Stated exercise:
Can you render every line of the entries below as a JSON list of strings, one string per line, leaving out the blank lines?

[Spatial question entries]
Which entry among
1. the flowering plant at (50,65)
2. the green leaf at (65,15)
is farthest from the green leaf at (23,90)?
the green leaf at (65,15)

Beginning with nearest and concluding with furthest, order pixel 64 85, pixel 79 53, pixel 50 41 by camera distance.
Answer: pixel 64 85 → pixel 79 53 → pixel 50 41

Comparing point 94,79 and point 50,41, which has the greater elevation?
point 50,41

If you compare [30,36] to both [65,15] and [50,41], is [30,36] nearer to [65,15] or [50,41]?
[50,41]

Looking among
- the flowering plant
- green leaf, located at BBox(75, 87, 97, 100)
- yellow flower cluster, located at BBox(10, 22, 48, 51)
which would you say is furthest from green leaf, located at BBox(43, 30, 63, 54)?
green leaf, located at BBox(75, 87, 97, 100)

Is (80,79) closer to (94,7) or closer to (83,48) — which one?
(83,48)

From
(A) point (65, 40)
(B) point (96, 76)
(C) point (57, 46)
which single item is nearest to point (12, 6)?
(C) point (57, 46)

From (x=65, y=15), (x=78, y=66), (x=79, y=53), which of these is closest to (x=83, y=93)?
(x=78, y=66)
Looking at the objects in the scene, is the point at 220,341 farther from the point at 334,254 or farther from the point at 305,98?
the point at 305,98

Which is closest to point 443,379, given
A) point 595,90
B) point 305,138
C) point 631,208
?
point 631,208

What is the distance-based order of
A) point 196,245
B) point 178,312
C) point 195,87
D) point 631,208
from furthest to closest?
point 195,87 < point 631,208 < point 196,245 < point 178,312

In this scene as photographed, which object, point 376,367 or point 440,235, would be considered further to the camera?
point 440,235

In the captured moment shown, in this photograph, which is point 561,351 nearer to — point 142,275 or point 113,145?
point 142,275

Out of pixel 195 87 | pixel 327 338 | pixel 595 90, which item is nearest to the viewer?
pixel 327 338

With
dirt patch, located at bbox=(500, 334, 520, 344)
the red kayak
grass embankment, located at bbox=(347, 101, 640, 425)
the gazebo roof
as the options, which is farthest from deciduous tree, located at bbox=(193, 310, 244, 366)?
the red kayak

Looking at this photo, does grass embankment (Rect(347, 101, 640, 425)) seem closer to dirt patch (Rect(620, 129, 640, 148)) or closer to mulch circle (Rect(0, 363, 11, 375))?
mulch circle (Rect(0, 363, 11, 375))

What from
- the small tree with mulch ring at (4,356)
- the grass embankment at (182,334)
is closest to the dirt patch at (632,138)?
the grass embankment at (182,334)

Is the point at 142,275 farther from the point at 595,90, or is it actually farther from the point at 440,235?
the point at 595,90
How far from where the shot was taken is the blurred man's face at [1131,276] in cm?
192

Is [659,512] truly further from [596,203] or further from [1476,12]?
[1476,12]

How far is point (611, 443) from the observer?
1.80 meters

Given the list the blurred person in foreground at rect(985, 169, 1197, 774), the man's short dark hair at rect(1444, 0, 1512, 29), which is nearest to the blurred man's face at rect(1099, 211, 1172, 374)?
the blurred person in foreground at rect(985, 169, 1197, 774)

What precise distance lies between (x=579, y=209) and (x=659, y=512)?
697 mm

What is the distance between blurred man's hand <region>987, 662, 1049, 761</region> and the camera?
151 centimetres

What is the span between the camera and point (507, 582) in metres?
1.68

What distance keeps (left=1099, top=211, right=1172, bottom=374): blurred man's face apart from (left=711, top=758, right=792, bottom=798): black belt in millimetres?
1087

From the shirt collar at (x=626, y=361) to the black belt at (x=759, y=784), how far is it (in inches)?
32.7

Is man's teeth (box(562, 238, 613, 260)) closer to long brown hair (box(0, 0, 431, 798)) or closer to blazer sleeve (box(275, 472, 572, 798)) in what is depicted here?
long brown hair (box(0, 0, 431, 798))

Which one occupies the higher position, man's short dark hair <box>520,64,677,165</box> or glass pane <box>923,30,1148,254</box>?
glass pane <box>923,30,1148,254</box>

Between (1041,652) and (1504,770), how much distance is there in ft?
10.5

Output for this task:
[
  "Which entry among",
  "1. the flowering plant at (50,65)",
  "2. the green leaf at (65,15)",
  "is farthest from the green leaf at (23,90)?",
  "the green leaf at (65,15)",
  "Beginning with nearest and concluding with furthest, order pixel 64 85, pixel 79 53, pixel 50 41 by camera distance.",
  "Answer: pixel 64 85 → pixel 79 53 → pixel 50 41",
  "Comparing point 94,79 and point 50,41, which has the greater elevation?",
  "point 50,41",
  "If you compare [30,36] to both [65,15] and [50,41], is [30,36] nearer to [65,15] or [50,41]?",
  "[50,41]",
  "Looking among",
  "- the flowering plant",
  "- green leaf, located at BBox(75, 87, 97, 100)",
  "- yellow flower cluster, located at BBox(10, 22, 48, 51)",
  "which would you say is furthest from green leaf, located at BBox(43, 30, 63, 54)?",
  "green leaf, located at BBox(75, 87, 97, 100)",
  "Is (80,79) closer to (94,7) or closer to (83,48) — which one?",
  "(83,48)",
  "From",
  "(A) point (65, 40)",
  "(B) point (96, 76)",
  "(C) point (57, 46)",
  "which single item is nearest to point (12, 6)?",
  "(C) point (57, 46)",
  "From (x=65, y=15), (x=78, y=66), (x=79, y=53), which of these is closest to (x=83, y=93)?",
  "(x=78, y=66)",
  "Looking at the objects in the scene, is the point at 220,341 farther from the point at 334,254 or farther from the point at 305,98?",
  "the point at 305,98",
  "Which is closest to point 443,379, given",
  "A) point 595,90",
  "B) point 305,138",
  "C) point 631,208",
  "?",
  "point 631,208",
  "What is the distance-based order of",
  "A) point 196,245",
  "B) point 178,312",
  "C) point 195,87",
  "D) point 631,208",
  "from furthest to closest?",
  "point 195,87 < point 631,208 < point 196,245 < point 178,312",
  "In this scene as photographed, which object, point 376,367 or point 440,235, would be considered further to the camera?",
  "point 440,235",
  "In the captured moment shown, in this photograph, which is point 561,351 nearer to — point 142,275 or point 113,145?",
  "point 142,275",
  "Out of pixel 195 87 | pixel 327 338 | pixel 595 90, which item is nearest to the viewer?",
  "pixel 327 338",
  "With",
  "dirt patch, located at bbox=(500, 334, 520, 344)",
  "the red kayak",
  "grass embankment, located at bbox=(347, 101, 640, 425)",
  "the gazebo roof",
  "as the options, which is farthest from deciduous tree, located at bbox=(193, 310, 244, 366)?",
  "the red kayak",
  "Looking at this photo, does grass embankment (Rect(347, 101, 640, 425)) seem closer to dirt patch (Rect(620, 129, 640, 148)) or closer to mulch circle (Rect(0, 363, 11, 375))?",
  "mulch circle (Rect(0, 363, 11, 375))",
  "What from",
  "- the small tree with mulch ring at (4,356)",
  "- the grass embankment at (182,334)",
  "is closest to the dirt patch at (632,138)?",
  "the grass embankment at (182,334)",
  "Is the point at 142,275 farther from the point at 595,90, or is it actually farther from the point at 440,235?",
  "the point at 595,90",
  "How far from where the shot was taken is the blurred man's face at [1131,276] in cm?",
  "192",
  "Is [659,512] truly further from [596,203] or further from [1476,12]?",
  "[1476,12]",
  "How far is point (611, 443) from the observer?",
  "1.80 meters",
  "Given the list the blurred person in foreground at rect(985, 169, 1197, 774), the man's short dark hair at rect(1444, 0, 1512, 29), which is nearest to the blurred man's face at rect(1099, 211, 1172, 374)?",
  "the blurred person in foreground at rect(985, 169, 1197, 774)",
  "What precise distance lies between (x=579, y=209) and (x=659, y=512)?",
  "697 mm",
  "What is the distance between blurred man's hand <region>987, 662, 1049, 761</region> and the camera?",
  "151 centimetres",
  "What is the span between the camera and point (507, 582) in metres?",
  "1.68",
  "What distance keeps (left=1099, top=211, right=1172, bottom=374): blurred man's face apart from (left=711, top=758, right=792, bottom=798): black belt in millimetres?",
  "1087",
  "From the shirt collar at (x=626, y=361) to the black belt at (x=759, y=784), how far is it (in inches)?",
  "32.7",
  "Is man's teeth (box(562, 238, 613, 260)) closer to long brown hair (box(0, 0, 431, 798)) or closer to blazer sleeve (box(275, 472, 572, 798)) in what is depicted here?",
  "long brown hair (box(0, 0, 431, 798))",
  "Which one occupies the higher position, man's short dark hair <box>520,64,677,165</box> or glass pane <box>923,30,1148,254</box>?",
  "glass pane <box>923,30,1148,254</box>",
  "Between (1041,652) and (1504,770), how much distance is there in ft?",
  "10.5"
]